In this study, several aspects regarding effect of quality on the fatigue strength in welded cut HSS have been investigated and are discussed. A novel numerical algorithm has been developed which assesses the welded surface and calculates and quantifies weld quality parameters and the presence of defects which are critical in fatigue applications. The algorithm is designed for implementation in serial production. It will provide robust and reliable feedback on the quality being produced, which is essential if high strength steels are utilized and high quality welds are necessary for the structural integrity of the welded component. Two welding procedures which can increase the weld quality in as welded conditions have been assessed. It was found that by using these methods, the fatigue strength can be increased with 20% compared to normal weld quality. Furthermore, two fatigue assessment methods ability to account for increased weld quality in low cycle and high cycle fatigue applications has been studied.
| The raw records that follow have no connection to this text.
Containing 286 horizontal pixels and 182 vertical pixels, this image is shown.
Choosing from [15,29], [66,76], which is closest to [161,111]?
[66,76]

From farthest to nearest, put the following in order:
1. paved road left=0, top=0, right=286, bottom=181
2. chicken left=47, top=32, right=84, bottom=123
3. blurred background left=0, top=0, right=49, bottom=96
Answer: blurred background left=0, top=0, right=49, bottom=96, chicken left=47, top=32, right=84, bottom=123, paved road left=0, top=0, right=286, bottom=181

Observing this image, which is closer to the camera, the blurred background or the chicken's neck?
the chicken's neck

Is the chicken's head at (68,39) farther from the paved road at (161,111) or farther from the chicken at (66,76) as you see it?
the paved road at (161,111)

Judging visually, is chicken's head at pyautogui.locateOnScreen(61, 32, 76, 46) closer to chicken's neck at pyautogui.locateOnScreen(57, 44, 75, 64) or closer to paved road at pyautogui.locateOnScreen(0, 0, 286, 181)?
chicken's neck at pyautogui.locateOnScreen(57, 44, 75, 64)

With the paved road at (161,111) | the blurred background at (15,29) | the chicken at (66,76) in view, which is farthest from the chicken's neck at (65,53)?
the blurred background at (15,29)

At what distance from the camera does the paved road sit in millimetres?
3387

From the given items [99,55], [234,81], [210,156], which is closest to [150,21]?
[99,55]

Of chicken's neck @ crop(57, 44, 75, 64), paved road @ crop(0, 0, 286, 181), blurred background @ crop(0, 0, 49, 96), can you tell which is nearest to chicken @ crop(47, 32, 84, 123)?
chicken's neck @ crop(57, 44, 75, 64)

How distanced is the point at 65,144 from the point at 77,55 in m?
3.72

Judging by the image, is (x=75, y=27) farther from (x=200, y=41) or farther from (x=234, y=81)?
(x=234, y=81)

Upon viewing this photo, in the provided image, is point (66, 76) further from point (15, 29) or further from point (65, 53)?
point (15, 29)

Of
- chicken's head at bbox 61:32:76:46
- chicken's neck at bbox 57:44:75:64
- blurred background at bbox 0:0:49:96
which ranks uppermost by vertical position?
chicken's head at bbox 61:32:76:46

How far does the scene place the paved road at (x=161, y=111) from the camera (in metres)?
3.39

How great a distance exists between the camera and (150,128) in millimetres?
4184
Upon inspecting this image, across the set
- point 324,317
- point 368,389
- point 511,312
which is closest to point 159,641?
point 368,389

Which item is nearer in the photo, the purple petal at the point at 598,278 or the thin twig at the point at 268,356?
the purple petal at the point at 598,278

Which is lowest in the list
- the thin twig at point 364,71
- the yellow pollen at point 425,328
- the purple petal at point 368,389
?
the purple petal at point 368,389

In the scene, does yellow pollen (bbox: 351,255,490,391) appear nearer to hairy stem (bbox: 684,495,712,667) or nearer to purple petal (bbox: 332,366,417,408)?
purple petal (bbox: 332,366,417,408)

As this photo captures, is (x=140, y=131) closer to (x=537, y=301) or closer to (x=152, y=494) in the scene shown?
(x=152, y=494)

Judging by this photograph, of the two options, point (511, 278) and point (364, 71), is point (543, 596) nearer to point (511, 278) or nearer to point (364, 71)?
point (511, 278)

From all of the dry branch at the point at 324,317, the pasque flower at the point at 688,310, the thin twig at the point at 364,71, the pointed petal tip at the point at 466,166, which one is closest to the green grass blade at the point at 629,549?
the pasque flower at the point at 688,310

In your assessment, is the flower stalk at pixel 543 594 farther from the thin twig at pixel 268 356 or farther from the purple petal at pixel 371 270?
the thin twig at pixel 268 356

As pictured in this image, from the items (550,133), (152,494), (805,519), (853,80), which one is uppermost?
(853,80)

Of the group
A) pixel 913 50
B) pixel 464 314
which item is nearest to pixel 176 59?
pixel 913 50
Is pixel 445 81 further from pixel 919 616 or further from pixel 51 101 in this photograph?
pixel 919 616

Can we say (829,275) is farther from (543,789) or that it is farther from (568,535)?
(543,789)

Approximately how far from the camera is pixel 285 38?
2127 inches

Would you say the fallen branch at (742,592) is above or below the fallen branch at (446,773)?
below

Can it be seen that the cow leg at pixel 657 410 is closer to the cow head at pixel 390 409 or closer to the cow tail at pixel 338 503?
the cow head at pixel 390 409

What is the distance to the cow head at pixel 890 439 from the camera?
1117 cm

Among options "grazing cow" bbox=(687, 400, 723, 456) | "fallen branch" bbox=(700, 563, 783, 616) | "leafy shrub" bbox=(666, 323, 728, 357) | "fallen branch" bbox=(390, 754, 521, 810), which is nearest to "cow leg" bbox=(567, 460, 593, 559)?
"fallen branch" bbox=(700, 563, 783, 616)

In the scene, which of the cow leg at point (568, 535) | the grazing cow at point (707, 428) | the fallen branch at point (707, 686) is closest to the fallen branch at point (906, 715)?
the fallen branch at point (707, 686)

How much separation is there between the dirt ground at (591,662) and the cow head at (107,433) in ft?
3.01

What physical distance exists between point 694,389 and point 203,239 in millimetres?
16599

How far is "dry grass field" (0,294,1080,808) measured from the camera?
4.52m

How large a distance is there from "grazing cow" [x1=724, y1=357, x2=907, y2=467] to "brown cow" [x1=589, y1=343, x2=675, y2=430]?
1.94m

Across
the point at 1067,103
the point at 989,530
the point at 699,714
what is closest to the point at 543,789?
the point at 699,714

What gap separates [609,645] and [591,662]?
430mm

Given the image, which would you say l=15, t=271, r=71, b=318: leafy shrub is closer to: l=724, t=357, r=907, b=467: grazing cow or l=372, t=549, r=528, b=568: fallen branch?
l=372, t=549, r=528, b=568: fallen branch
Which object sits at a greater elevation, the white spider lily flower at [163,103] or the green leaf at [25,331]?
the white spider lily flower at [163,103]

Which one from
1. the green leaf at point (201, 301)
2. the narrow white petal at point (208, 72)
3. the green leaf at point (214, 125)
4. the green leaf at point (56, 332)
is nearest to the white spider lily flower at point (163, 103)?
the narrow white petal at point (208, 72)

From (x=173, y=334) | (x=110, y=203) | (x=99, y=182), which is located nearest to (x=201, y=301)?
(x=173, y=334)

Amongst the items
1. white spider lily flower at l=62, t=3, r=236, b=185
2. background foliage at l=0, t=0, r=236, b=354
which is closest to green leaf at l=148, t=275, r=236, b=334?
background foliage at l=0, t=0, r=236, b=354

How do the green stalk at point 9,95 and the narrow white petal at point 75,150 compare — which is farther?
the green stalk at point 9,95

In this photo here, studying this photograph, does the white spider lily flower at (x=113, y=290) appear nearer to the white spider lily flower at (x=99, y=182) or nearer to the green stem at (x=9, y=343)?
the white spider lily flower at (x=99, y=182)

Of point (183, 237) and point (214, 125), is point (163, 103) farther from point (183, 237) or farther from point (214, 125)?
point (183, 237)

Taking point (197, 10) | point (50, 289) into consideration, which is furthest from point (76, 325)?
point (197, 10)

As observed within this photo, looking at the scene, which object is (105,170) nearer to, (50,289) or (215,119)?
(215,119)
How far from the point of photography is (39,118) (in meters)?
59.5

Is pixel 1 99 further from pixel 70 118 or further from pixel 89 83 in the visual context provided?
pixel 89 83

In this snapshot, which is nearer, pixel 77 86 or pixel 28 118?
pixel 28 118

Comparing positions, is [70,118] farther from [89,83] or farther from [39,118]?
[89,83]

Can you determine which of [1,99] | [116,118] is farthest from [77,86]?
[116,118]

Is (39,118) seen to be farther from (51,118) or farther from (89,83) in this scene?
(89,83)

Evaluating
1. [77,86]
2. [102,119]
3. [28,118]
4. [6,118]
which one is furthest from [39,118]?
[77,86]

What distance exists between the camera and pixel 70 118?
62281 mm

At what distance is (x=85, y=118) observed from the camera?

One of these methods showed sufficient accuracy in predicting the fatigue strength with small scatter and also account for increased weld quality. The influence of surface quality on cut edges was studied and the fatigue strength was estimated using international standards and a fatigue strength model for cut edges. It was found that the fatigue strength in testing was 15-70% higher compared to the estimation, thus proving a weak link between the international standard and fatigue strength.

Introduction

Design and manufacturing of welded structures is an important task which requires accuracy, especially for robotic welding in serial production. For lightweight welded structures however, where thinner and high strength steels are utilized, the increased nominal stress levels require consideration of other design aspects such as buckling, plastic collapse and fatigue strength. High strength steels suffer from an increased sensitivity to notches and defects compared to mild steels. For welded components, the fatigue strength will be the same for high strength steel and mild steel if no improved weld quality is achieved [1]. Thus, improving the design of the welded structure by using high strength steel requires improved weld quality, which in turn demand an improved quality assurance. Today, most of the quality assurance for welded components is carried out by the audit process, separate to the production line, using standard gauges. Hammersberg and Olsson [2] concluded that basic standard gauges and methods for weld quality assurance are out-dated if care is not taken to investigate and improve the used measurement systems relative to the actual variations occurring in production. Thus, to fully achieve lightweight design in welded structures, manufacturing companies which utilize serial production will face challenges in quality assurance when introducing high strength steel in their products.